Cet article ‘Onion’ sur le fait d’être heurté par des voitures est la putain de vérité

Je n’avais pas lu le titre. Je n’ai pas vu que c’était The Onion. Je n’avais aucune idée de quoi parlait l’histoire. Mais là, dans cette image surgissant de mon écran, je me suis vu : un pied dans le passage pour piétons ; l’eau glacée qui coule dans mes veines ; regardant fixement la camarade mère dans la Mazda qui ne ralentit pas pour céder à ma voie droite du cul.

Ensuite, j’ai lu le texte en gras au-dessus de la photo : La rue piétonne qui traverse la rue veille à regarder la voiture qui s’approche afin que le conducteur se sente plus coupable s’il l’écrase. Et j’ai vu que c’était The Onion, qui est faux de cette manière oh-trop-réelle.

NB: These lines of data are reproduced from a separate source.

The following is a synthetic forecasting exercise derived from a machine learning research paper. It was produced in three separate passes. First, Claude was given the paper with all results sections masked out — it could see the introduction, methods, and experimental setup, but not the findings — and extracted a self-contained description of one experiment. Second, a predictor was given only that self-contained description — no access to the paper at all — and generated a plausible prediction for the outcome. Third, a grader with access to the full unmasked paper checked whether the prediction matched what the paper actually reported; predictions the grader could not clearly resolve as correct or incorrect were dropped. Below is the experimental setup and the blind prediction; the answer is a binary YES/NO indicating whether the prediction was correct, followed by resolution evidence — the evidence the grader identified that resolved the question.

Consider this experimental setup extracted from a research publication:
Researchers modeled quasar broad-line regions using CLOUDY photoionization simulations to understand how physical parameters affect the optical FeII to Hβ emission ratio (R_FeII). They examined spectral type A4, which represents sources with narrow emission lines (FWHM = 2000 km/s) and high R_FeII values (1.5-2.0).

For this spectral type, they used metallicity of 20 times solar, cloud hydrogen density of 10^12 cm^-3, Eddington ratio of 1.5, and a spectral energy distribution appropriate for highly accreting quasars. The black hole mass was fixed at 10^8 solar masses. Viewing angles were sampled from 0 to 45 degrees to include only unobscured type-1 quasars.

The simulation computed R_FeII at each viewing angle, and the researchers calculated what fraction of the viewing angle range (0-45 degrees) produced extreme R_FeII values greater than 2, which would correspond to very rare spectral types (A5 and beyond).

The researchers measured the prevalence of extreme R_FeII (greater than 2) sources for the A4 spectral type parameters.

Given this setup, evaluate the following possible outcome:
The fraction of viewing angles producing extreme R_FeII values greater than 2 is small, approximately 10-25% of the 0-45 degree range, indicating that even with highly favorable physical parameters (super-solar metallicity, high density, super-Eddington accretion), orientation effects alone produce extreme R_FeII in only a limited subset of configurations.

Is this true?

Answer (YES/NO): YES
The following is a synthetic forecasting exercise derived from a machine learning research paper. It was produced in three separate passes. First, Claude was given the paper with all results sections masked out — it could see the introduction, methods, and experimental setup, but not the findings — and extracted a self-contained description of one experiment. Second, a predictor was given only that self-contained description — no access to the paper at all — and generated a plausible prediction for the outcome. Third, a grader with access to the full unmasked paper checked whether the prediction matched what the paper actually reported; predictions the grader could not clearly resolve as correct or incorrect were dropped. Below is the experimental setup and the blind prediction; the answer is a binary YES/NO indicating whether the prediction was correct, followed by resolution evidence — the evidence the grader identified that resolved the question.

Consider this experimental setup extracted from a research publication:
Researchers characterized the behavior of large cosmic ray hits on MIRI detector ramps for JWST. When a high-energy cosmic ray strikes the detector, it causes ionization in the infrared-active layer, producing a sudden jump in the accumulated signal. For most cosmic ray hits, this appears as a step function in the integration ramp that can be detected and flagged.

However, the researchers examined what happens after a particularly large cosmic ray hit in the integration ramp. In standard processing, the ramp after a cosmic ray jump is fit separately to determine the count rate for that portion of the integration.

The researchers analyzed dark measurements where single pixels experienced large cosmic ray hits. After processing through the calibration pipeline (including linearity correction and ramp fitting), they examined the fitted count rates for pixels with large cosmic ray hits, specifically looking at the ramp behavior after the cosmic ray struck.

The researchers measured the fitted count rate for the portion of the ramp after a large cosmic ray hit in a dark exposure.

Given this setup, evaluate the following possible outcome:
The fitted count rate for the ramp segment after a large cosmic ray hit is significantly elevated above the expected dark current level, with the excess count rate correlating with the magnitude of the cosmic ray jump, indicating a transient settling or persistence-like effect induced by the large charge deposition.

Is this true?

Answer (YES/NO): NO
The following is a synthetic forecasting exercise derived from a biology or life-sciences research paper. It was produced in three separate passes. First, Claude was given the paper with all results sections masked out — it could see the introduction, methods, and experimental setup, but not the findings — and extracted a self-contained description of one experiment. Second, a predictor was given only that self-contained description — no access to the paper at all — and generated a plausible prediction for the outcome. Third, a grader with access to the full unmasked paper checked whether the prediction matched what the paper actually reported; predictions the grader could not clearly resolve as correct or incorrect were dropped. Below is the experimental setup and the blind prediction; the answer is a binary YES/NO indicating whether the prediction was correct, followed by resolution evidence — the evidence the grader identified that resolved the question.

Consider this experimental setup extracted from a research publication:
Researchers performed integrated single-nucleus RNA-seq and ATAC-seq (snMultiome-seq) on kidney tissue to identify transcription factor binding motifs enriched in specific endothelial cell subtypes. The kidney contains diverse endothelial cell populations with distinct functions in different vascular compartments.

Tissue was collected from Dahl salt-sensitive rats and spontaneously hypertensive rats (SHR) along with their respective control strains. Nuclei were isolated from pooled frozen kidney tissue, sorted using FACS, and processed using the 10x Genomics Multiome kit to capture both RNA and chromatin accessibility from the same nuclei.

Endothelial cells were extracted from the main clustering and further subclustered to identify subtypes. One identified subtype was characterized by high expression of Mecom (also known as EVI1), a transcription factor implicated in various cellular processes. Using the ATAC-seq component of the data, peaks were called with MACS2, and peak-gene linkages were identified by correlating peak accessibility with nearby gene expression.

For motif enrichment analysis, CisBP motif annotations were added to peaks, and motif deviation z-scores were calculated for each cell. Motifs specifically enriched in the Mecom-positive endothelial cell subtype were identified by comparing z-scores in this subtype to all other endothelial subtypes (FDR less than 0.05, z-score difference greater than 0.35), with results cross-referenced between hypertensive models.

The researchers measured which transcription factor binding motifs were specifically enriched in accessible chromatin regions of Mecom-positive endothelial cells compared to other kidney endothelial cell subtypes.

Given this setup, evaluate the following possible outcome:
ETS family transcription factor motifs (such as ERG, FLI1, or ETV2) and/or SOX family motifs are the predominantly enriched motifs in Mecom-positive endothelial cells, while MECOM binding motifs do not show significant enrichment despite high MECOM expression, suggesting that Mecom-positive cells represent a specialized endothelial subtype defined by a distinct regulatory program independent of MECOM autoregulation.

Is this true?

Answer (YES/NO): NO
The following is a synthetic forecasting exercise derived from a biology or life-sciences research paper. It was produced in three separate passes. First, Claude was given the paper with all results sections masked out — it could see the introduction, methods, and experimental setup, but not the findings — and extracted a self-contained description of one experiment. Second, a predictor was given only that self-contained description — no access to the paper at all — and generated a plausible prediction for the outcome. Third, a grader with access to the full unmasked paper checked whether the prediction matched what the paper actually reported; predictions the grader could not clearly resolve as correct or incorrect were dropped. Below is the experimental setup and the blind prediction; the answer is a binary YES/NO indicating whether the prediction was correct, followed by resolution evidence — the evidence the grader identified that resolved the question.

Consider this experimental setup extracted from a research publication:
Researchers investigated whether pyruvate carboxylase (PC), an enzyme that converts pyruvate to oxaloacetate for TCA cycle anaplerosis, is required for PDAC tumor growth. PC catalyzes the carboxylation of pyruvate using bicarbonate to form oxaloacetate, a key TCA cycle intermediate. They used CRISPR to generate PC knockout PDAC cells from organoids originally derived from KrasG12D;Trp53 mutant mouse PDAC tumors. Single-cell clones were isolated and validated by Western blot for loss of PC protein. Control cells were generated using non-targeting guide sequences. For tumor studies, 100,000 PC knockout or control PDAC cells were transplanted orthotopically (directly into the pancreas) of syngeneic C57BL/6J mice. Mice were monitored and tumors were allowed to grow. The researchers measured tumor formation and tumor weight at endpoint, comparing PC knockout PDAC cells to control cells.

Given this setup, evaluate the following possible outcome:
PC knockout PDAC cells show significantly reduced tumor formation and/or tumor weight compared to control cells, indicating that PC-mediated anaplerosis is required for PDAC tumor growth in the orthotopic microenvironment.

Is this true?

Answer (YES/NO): YES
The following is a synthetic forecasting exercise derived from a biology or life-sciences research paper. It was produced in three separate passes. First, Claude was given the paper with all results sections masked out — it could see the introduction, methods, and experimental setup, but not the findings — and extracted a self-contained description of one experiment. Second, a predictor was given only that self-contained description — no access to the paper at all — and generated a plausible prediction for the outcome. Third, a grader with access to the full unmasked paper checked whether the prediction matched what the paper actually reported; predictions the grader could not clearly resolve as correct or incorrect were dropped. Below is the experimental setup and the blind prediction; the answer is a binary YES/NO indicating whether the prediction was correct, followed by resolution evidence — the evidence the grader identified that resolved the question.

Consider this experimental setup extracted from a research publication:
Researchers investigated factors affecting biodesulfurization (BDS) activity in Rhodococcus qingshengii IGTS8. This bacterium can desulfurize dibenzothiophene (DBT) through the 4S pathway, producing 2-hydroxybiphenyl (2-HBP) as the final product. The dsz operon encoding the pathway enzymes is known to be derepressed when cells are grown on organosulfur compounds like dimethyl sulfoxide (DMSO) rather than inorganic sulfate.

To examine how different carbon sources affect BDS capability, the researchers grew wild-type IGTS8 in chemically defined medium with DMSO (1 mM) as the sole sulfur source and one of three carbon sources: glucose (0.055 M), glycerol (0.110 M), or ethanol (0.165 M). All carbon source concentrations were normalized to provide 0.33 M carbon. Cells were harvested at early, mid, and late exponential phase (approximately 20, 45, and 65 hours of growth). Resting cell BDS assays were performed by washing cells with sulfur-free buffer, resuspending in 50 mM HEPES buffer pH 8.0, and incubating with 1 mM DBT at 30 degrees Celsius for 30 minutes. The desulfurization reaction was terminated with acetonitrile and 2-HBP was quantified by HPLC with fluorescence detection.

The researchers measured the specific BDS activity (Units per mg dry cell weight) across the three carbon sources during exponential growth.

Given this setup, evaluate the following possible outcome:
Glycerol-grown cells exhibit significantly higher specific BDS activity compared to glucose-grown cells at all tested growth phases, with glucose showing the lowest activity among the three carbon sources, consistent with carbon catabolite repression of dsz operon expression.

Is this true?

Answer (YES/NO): YES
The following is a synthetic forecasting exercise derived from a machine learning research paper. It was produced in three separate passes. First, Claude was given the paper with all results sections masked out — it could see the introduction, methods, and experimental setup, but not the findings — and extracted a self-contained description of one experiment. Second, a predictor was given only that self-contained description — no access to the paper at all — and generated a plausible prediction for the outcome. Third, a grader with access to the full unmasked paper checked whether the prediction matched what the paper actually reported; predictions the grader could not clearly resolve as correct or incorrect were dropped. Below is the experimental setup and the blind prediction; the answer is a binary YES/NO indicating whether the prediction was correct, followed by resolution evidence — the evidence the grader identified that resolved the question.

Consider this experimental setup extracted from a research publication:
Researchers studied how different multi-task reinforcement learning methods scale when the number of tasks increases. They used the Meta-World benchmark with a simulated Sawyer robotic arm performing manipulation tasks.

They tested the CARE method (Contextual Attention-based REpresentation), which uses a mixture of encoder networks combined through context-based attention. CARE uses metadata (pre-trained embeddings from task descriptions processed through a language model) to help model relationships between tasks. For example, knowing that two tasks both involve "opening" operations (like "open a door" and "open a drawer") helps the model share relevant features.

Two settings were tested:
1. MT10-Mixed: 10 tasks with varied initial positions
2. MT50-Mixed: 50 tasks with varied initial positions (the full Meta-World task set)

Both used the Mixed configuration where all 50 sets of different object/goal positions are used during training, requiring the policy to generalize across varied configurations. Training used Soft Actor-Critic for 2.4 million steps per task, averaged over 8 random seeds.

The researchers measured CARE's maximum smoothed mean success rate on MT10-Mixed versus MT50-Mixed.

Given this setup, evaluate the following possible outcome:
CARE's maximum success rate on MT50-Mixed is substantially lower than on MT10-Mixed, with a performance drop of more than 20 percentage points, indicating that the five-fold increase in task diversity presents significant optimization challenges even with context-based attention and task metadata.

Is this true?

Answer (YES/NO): NO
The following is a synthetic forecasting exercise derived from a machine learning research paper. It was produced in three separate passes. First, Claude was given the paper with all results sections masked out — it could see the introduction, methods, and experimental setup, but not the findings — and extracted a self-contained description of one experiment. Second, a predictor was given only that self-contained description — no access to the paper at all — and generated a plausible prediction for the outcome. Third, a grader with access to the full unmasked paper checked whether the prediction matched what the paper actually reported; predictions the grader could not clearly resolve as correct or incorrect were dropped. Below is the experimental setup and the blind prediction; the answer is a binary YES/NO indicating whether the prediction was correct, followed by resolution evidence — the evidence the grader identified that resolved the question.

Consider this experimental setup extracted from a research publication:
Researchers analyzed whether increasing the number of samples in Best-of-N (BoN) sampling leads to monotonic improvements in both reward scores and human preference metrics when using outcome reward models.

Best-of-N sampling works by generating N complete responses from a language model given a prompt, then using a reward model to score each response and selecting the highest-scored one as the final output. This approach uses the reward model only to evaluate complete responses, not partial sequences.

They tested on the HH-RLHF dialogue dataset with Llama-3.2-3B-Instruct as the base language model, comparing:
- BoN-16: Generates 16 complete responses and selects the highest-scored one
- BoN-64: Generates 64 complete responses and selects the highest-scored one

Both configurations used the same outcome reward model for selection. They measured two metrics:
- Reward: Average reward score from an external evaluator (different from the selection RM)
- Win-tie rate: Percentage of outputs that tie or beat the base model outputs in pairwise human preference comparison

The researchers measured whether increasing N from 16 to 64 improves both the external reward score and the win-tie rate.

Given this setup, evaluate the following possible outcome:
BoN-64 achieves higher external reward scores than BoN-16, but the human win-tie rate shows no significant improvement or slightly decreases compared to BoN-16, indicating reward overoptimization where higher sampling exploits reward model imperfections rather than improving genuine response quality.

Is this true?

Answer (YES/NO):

« C’est mon coup principal ! » Je pensais. Tout comme cette partie de l’histoire satirique douloureusement vraie :

“Le but de ce contact visuel d’une fraction de seconde est d’imprimer mon image dans leur esprit, de sorte que s’ils me frappent, ils seront obligés de passer le reste de leurs jours à imaginer le visage terrifié de la personne qu’ils ont renversée dans sa tête. derniers instants de la vie », a déclaré le piéton de 26 ans, qui a souligné l’importance non seulement de verrouiller les yeux de chaque conducteur venant en sens inverse, mais aussi de lancer un regard dur qui transmet une appréciation morale sévère de quiconque ne freinerait pas leur véhicule dans le temps.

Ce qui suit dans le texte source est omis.